I’m still not sure how I feel about this. I don’t want to have to worry more than I do when I’m walking to my car, but I know this isn’t a real solution. It feels disingenuous. It feels like our officials have found a powder keg in the backyard and are now suddenly trying to keep the barbeque they’ve planned from being ruined. You can see how this is a complicated issue made only more complicated by politicians.
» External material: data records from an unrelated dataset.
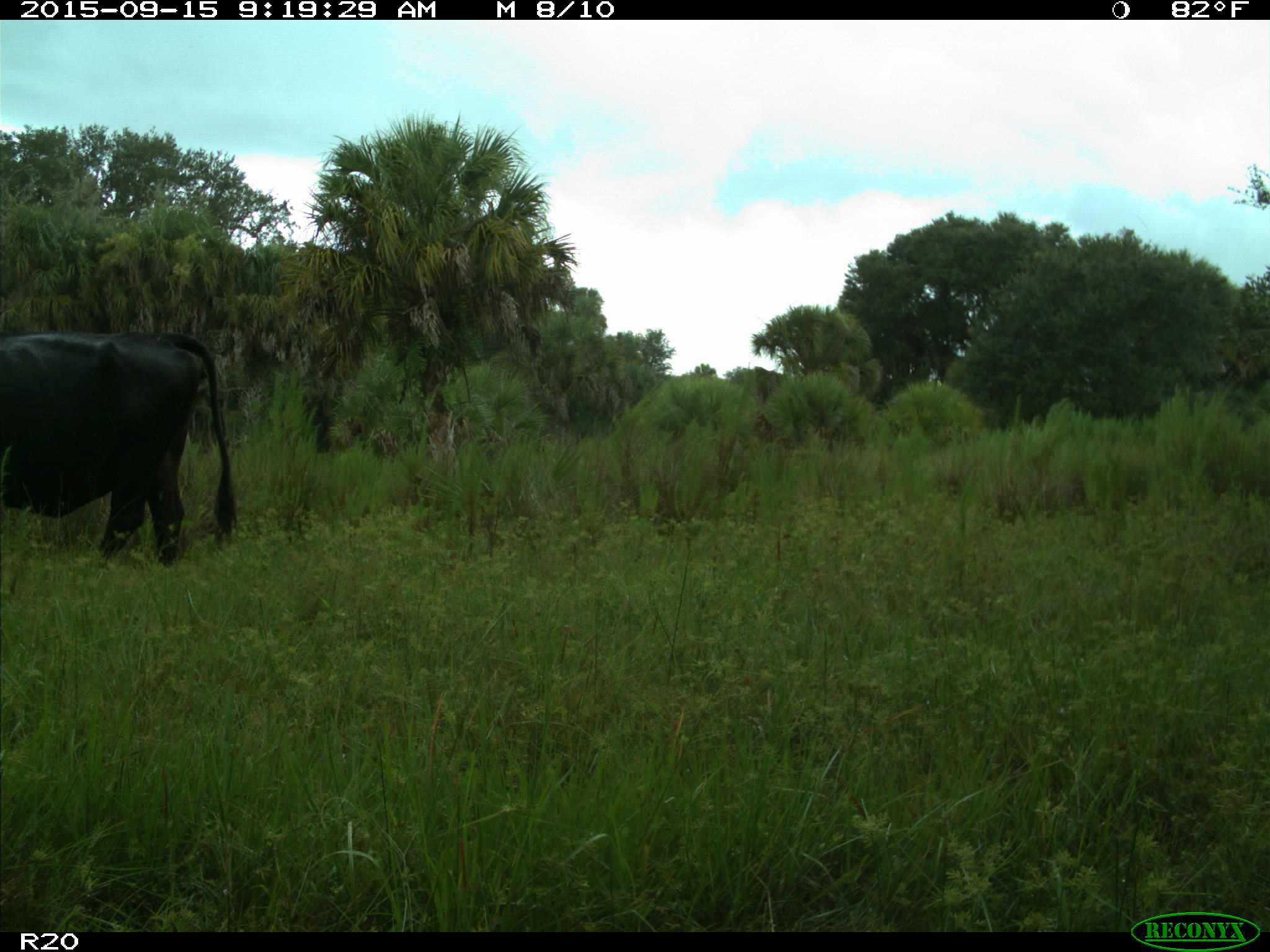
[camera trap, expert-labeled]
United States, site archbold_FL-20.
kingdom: Animalia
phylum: Chordata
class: Mammalia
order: Artiodactyla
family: Bovidae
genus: Bos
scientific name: Bos taurus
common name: domestic cow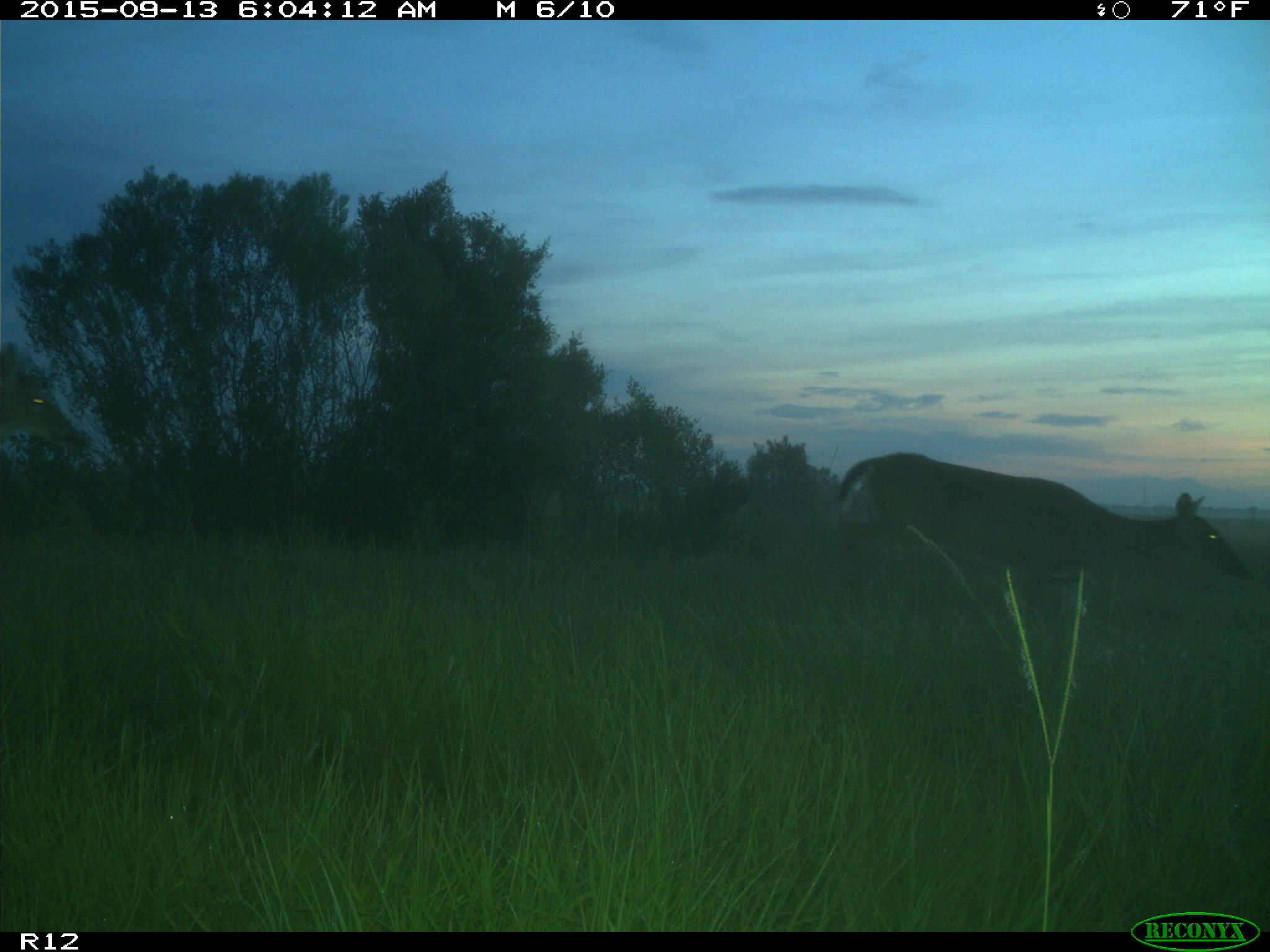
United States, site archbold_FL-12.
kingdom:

Often times politicians use being tough on crime as a way to drum up support. No one wants crime in their community so these laws, like 3 strikes and other laws are created to “clean up our streets.” Well, those people have to go somewhere; they can’t just be swept under the rug. Without proper care and rehabilitation they end up going right back to the poor communities that created them. Then the cycle of poverty continues. There are no real solutions here, only cute Band-Aids to staunch a gaping wound.